>> START READING PASSAGE
Crime in the News
Tall Tales and Overstated Statistics
If the mystery about baseless scares is how they are sold to a public
that has real dangers to worry about, in the case of more defensible
fears the question is somewhat different. We ought to have concerns
about crime, drug addiction, child abuse, and other afflictions to be
discussed. The question is, how have we gotten so mixed up about the
true nature and extent of these problems?
In no small measure the answer lies in stories like one that broke
on March 19, 1991. If you read a newspaper or turned on a TV or radio
newscast that day or the several days thereafter you were told that
the streets of America were more dangerous than a war zone.
The press had been provoked to make this extreme assertion not by a
rise in violent crime but by a dramatic event. The Gulf War had just
ended, and a soldier who returned home to Detroit had been shot dead
outside his apartment building.
The front-page story in the Washington Post portrayed the situation
this way:
Conley Street, on this city’s northeast side, is a pleasant-looking
row of brick and wood homes with small, neat lawns, a street that for
years was the realization of the American dream for middle-income families.
But in the past few years, Conley has become a street of crack, crime
and occasional bursts of gunfire. And at 2:15 a.m. Monday, the bullets
killed Army Spec. Anthony Riggs, something that all of Iraq’s
Scud missiles could not do during his seven months with a Patriot missile
battery in Saudi Arabia.
Described by his mother as a man who deeply loved his family and his
country, Riggs had written home from Saudi Arabia, "There’s
no way I’m going to die in this rotten country. With the Lord’s
grace and his guidance, I’ll walk American soil once again."
But before that letter even arrived, while Riggs was moving his wife
and three-year-old daughter to a new apartment, five shots rang out
and witnesses heard the sound of screeching tires. Some faceless thug
had killed him just to get his car. "His wife, Toni, found him
dying in a gutter," the Post reported.
TV newscasts showed Mrs. Riggs sobbing. She had warned her husband
that there had been a shooting on the street earlier in the day, but
he wouldn’t listen. "He said he’d just got back from
having missiles flying over his head, and a few shots weren’t
going to bother him," according to Toni’s aunt, quoted in
the Los Angeles Times. That of course was the larger point, or as the
Post put it, "Riggs’s death was a tragic reminder of President
Bush’s words recently when he announced a new crime bill: ‘Our
veterans deserve to come home to an America where it is safe to walk
the streets’."
Oops, Wrong Story
From the point of view of journalists and editors an ideal crime story-that
is, the sort that deserves major play and is sure to hold readers’
and viewers’ attention-has several elements that distinguish
it from other acts of violence. The victims are innocent, likable people;
the perpetrator is an uncaring brute. Details of the crime, while shocking,
are easy to relay. And the events have social significance, bespeaking
an underlying societal crisis.
The murder of Anthony Riggs seemed to have it all. The only problem
was, very little of this perfect crime story was true. Reporters named
the right victim but the wrong perpetrator, motive, and moral.
>> END READING PASSAGE
>> START GIVEN ENTRIES
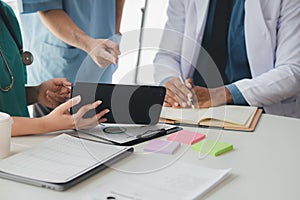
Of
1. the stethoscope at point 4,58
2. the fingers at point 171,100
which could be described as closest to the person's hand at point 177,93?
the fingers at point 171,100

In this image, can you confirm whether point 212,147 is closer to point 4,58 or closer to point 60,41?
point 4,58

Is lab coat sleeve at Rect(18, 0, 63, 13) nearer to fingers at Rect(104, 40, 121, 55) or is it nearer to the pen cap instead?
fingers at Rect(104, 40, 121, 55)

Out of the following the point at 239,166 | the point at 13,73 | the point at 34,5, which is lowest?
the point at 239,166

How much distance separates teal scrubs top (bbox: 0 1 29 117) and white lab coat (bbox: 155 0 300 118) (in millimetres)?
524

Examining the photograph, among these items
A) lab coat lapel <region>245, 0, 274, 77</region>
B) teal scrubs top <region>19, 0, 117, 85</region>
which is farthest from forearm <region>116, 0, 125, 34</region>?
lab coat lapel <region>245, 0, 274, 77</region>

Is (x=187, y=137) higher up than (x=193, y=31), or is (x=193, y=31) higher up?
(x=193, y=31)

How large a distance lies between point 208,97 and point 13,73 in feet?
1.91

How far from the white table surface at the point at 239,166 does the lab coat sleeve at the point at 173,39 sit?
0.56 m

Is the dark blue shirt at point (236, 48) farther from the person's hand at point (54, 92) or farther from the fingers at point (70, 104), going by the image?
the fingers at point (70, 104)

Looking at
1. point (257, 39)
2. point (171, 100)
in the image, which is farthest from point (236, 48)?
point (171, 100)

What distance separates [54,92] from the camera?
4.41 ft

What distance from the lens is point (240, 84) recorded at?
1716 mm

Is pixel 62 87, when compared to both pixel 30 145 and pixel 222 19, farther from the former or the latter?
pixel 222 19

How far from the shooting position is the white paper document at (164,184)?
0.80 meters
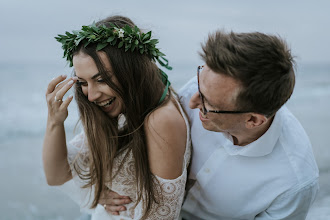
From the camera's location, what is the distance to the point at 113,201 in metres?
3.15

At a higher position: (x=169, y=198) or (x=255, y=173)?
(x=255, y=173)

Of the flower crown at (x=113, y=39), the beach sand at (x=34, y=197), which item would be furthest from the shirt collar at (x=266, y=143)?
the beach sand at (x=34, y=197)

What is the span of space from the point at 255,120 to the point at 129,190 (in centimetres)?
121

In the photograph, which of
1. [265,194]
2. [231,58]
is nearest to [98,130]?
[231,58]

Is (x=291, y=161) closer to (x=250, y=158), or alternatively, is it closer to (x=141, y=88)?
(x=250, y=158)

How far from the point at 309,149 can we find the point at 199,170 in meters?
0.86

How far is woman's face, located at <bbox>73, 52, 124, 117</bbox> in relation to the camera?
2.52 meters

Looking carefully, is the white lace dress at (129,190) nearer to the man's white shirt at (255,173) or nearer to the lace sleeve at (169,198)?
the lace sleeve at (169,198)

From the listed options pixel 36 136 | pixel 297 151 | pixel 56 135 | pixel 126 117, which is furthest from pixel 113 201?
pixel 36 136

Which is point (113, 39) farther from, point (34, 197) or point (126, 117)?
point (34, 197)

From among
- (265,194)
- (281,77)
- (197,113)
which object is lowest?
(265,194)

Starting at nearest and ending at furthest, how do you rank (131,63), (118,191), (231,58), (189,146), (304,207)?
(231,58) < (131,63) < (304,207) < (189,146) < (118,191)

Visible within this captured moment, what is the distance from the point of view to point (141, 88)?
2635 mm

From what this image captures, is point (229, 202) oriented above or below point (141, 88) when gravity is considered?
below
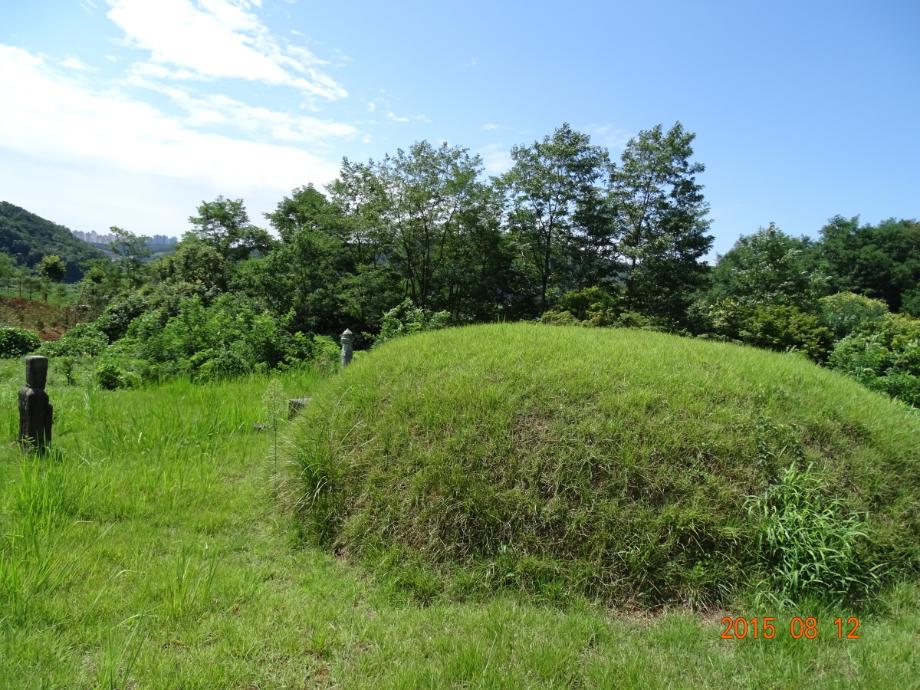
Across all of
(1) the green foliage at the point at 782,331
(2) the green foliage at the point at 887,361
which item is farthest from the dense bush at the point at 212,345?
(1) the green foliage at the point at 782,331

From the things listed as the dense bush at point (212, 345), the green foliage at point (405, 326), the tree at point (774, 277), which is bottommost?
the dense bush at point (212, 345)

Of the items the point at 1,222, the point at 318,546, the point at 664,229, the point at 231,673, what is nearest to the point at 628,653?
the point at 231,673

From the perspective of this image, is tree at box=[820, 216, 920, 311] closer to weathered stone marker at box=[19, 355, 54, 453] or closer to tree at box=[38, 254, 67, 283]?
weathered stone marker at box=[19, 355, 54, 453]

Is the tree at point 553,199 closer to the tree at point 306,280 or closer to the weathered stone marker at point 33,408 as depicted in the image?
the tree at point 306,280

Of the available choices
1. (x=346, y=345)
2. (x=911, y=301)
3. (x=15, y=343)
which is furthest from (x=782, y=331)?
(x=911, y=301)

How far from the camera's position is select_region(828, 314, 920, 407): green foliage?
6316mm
>> END GIVEN ENTRIES
◆ **TASK LIST**
a: Answer these from the crime-news passage:
(i) On what date did the story about the soldier's death break?
(ii) How many months did Riggs spend with a Patriot missile battery in Saudi Arabia?
(iii) Which newspaper quoted Toni's aunt?
b: Write out the part of the crime-news passage starting with "Oops, Wrong Story" and going on through "underlying societal crisis.".

◆ **TASK-BY-TASK SOLUTIONS**
a:
(i) March 19, 1991
(ii) Seven months
(iii) The Los Angeles Times

b:
Oops, Wrong Story
From the point of view of journalists and editors an ideal crime story-that
is, the sort that deserves major play and is sure to hold readers’
and viewers’ attention-has several elements that distinguish
it from other acts of violence. The victims are innocent, likable people;
the perpetrator is an uncaring brute. Details of the crime, while shocking,
are easy to relay. And the events have social significance, bespeaking
an underlying societal crisis.